The New York Times reported last week that New York State’s health plans are set to fall 50 percent in cost, which prompted a fierce debate between right wing critics of the Affordable Care Act (ACA) and its defenders. But missing from the conversation was the fact that insurance companies, who are driven not by the public’s interest but by profits, still control the market.
Proponents of the ACA tout its new requirements, which are supposed to regulate health insurance companies and keep them from, among many things, circumventing anti-trust laws, hiking rates on patients with pre-existing conditions and registering with federally approved health insurance exchanges that offer more transparency for the consumer. More Americans will get the coverage they need, they say, and premiums will go down as risk is spread among a bigger base of ratepayers.
But the system will inevitably bend in favor of the insurance companies, Dr. Margaret Flowers, a pediatrician from Maryland and congressional fellow with Physicians for a National Health Program (PNHP), tells me.
“The catch is that what insurance companies really compete for are the healthiest patients” and “to pay for the least amount of care,” she says. “They’re making all these claims right now but what we have to do is wait and see what happens.
“Either these insurance companies are going to pull out at the last minute” of the exchanges they are a part of “and say ‘we thought it was going to work out but now it looks like it isn’t going to,’ or they’re going to offer skimpy plans,” so that when people “actually need health care, they won’t be able to afford the co-pays or deductibles.”

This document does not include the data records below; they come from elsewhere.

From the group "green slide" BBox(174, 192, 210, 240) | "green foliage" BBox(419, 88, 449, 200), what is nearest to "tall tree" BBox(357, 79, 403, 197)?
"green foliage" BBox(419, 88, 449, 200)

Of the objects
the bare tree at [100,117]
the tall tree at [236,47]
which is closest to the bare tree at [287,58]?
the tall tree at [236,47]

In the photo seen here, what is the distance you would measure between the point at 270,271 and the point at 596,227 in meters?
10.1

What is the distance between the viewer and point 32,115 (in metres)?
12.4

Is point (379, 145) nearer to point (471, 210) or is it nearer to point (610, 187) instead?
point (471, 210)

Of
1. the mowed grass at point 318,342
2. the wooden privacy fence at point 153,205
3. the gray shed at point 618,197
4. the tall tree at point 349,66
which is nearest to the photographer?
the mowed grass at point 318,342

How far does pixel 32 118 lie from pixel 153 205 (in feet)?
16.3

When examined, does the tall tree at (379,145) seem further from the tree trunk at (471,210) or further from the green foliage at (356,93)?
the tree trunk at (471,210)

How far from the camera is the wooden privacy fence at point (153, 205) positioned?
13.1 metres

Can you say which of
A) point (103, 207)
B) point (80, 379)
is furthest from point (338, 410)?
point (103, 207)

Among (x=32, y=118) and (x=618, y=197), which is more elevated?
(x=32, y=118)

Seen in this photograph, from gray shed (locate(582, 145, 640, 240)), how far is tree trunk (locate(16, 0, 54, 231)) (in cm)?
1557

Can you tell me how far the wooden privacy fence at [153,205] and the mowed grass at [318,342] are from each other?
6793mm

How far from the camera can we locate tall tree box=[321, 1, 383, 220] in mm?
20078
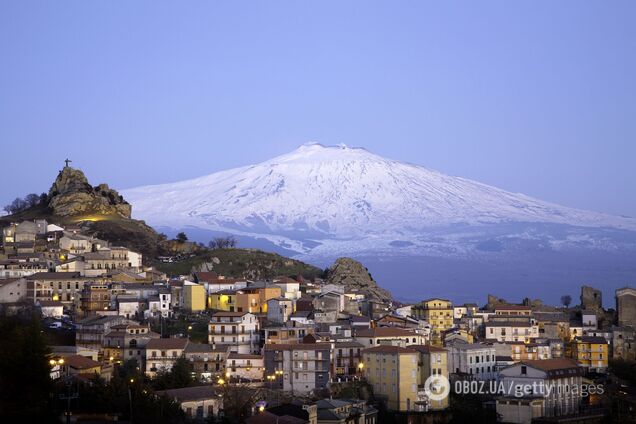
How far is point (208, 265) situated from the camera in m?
56.9

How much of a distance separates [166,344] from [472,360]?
10.4m

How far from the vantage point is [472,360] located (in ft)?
134

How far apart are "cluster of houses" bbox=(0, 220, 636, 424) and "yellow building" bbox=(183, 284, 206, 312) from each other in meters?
0.05

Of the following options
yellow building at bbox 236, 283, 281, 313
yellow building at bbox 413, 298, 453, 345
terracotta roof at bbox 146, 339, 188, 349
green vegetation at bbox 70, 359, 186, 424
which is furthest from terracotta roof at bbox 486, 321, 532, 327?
green vegetation at bbox 70, 359, 186, 424

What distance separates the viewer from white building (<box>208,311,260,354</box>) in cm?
4000

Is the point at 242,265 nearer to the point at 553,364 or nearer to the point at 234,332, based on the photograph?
the point at 234,332

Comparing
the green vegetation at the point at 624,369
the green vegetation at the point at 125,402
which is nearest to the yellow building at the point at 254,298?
the green vegetation at the point at 125,402

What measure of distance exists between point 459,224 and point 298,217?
49.6 ft

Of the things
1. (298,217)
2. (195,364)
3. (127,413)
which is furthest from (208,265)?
(298,217)

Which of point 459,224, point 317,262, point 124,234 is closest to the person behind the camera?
point 124,234

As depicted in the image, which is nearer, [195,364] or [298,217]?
[195,364]

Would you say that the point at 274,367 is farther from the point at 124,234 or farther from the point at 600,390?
the point at 124,234

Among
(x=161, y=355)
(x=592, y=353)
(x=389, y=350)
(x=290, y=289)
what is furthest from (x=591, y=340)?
(x=161, y=355)

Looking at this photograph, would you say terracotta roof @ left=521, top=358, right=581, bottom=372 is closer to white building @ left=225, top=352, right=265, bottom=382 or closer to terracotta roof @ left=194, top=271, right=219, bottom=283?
white building @ left=225, top=352, right=265, bottom=382
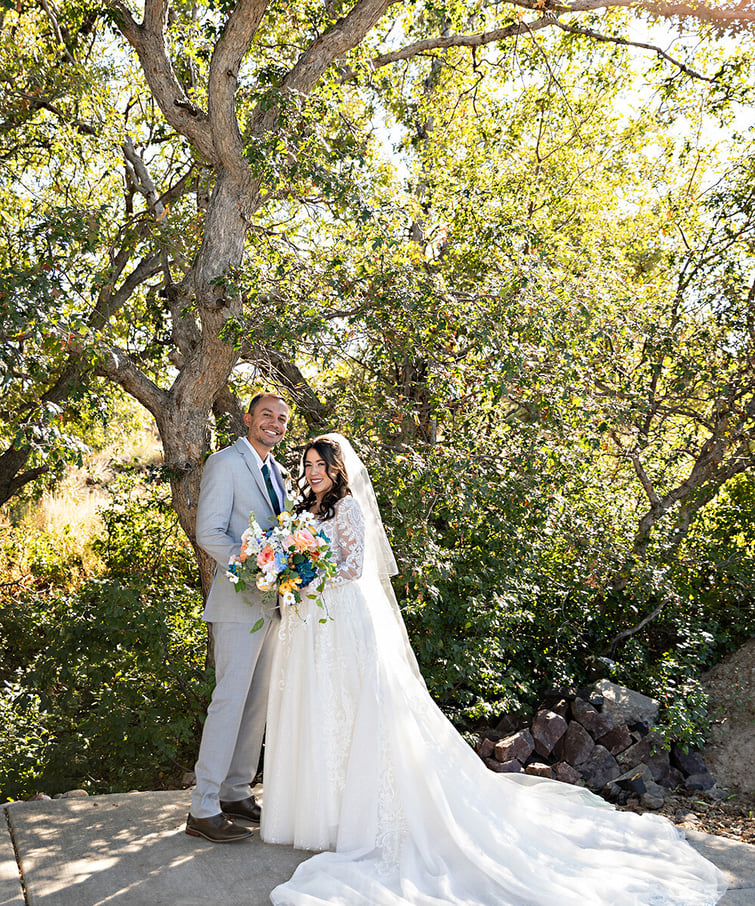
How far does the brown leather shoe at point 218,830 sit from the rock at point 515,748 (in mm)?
2806

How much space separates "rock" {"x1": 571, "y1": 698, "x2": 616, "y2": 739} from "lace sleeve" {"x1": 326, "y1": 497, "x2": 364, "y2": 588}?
342 centimetres

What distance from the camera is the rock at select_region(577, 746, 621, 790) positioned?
602 cm

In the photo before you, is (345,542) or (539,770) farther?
(539,770)

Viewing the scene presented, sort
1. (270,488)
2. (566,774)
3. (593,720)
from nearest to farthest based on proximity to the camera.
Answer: (270,488)
(566,774)
(593,720)

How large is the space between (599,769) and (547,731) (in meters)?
0.48

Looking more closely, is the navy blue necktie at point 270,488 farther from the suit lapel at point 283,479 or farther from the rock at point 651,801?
the rock at point 651,801

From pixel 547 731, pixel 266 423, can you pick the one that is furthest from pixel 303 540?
pixel 547 731

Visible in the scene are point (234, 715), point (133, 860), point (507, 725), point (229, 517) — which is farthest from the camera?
point (507, 725)

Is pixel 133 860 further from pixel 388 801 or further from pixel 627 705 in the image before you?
pixel 627 705

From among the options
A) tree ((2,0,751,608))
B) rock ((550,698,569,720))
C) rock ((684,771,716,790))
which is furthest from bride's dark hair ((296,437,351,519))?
rock ((684,771,716,790))

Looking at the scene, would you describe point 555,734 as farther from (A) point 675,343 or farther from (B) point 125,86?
(B) point 125,86

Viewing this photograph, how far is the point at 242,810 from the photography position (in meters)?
4.16

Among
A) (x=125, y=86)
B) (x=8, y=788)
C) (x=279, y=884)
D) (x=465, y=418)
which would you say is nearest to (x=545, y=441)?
(x=465, y=418)

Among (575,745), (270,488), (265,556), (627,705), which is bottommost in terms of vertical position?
(575,745)
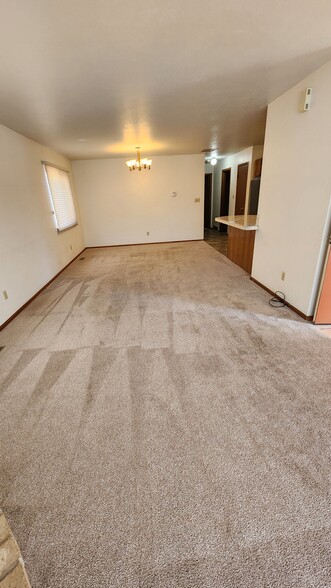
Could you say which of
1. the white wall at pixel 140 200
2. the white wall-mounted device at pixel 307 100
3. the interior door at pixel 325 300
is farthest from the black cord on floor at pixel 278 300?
the white wall at pixel 140 200

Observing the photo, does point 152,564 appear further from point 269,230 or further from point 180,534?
point 269,230

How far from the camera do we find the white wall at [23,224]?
3.20 m

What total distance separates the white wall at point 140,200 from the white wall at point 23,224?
186cm

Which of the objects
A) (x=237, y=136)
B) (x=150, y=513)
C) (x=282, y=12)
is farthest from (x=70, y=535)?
(x=237, y=136)

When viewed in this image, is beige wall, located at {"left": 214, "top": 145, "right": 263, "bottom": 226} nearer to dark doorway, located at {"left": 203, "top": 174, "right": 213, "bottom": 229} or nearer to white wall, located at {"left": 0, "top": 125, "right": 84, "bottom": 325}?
dark doorway, located at {"left": 203, "top": 174, "right": 213, "bottom": 229}

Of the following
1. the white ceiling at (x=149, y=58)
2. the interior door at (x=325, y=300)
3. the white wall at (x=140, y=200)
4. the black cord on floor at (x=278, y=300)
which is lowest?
the black cord on floor at (x=278, y=300)

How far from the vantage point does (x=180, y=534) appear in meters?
1.08

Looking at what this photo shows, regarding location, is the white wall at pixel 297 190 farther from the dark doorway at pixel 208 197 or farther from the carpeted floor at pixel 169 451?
the dark doorway at pixel 208 197

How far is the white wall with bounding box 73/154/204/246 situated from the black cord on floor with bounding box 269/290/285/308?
4.50m

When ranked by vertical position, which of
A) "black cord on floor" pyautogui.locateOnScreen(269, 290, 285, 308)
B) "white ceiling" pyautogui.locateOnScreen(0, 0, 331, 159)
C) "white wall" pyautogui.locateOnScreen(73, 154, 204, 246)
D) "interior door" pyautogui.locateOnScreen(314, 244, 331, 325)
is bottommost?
"black cord on floor" pyautogui.locateOnScreen(269, 290, 285, 308)

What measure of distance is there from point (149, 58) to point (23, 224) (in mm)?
2714

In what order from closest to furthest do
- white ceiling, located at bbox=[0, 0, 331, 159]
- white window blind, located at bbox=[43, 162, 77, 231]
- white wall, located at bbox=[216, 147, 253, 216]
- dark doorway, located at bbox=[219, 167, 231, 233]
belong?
white ceiling, located at bbox=[0, 0, 331, 159] < white window blind, located at bbox=[43, 162, 77, 231] < white wall, located at bbox=[216, 147, 253, 216] < dark doorway, located at bbox=[219, 167, 231, 233]

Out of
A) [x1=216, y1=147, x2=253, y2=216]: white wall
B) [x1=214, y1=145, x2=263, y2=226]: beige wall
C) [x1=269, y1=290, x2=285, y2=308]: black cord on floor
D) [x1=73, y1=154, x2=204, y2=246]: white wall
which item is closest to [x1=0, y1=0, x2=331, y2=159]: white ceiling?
[x1=269, y1=290, x2=285, y2=308]: black cord on floor

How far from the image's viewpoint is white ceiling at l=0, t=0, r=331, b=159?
148 centimetres
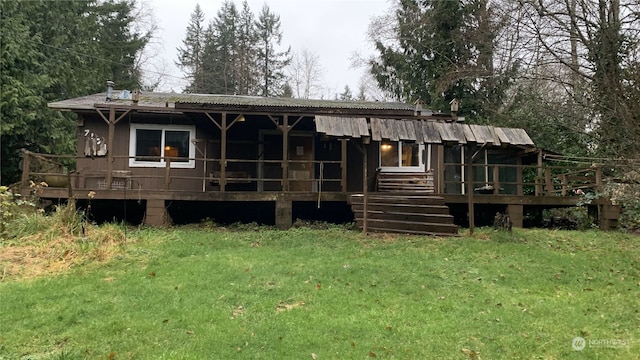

Flowers also expects many insurers to simply drop hospitals and other medical centers from their networks if they prove not to be very profitable. In Los Angeles, for example, Anthem Blue Cross had planned to carry a large number of public employees through Cedars-Sinai Medical Center and UCLA, but then excluded the hospital from its network because it treated patients that tended to be sicker. As of May, Cedars-Sinai is not part of any network in California.
The same kind of exclusion took place in Massachusetts under the 2006 health care reform law. Also known as Romneycare and heavily influential in shaping the ACA, the Massachusetts health care law shoved a lot of state employees into limited network plans.
“One of the primary defects with the insurance exchange model of reform” in Massachusetts, Dr. Don McCanne wrote on the PNHP blog in 2011, “is that emphasizing affordability of health plans rather than health care itself results in a transformation to ever more inferior insurance products.
“The goal of reform should not be to take away choices in actual health care, nor to shift more of the costs to those who need health care. Yet those are precisely the trends that we are seeing and will continue to see under a model of competition between private health plans.”
Despite the rosy prediction for New York State, Flowers sees the same thing happening to New Yorkers as did happen to the residents of Massachusetts.
“It’s all a game,” she says. “And it may be that they lower their prices before the exchanges,” she says about New York insurance companies, “so people buy their plans,” but “when they find out how many people actually need care, they’ll. . . either find ways to incentivize people to drop their plans or they’ll raise prices.
“It’s too early to tell [about New York],” she finally says. “I think what we’re seeing is a kind of desperation…
“I think what [politicians] are trying to do right now is they’re doing their best job of selling this really crappy legislation.” But “forcing people to purchase private insurance is just not a winning strategy. It’s not going to work.”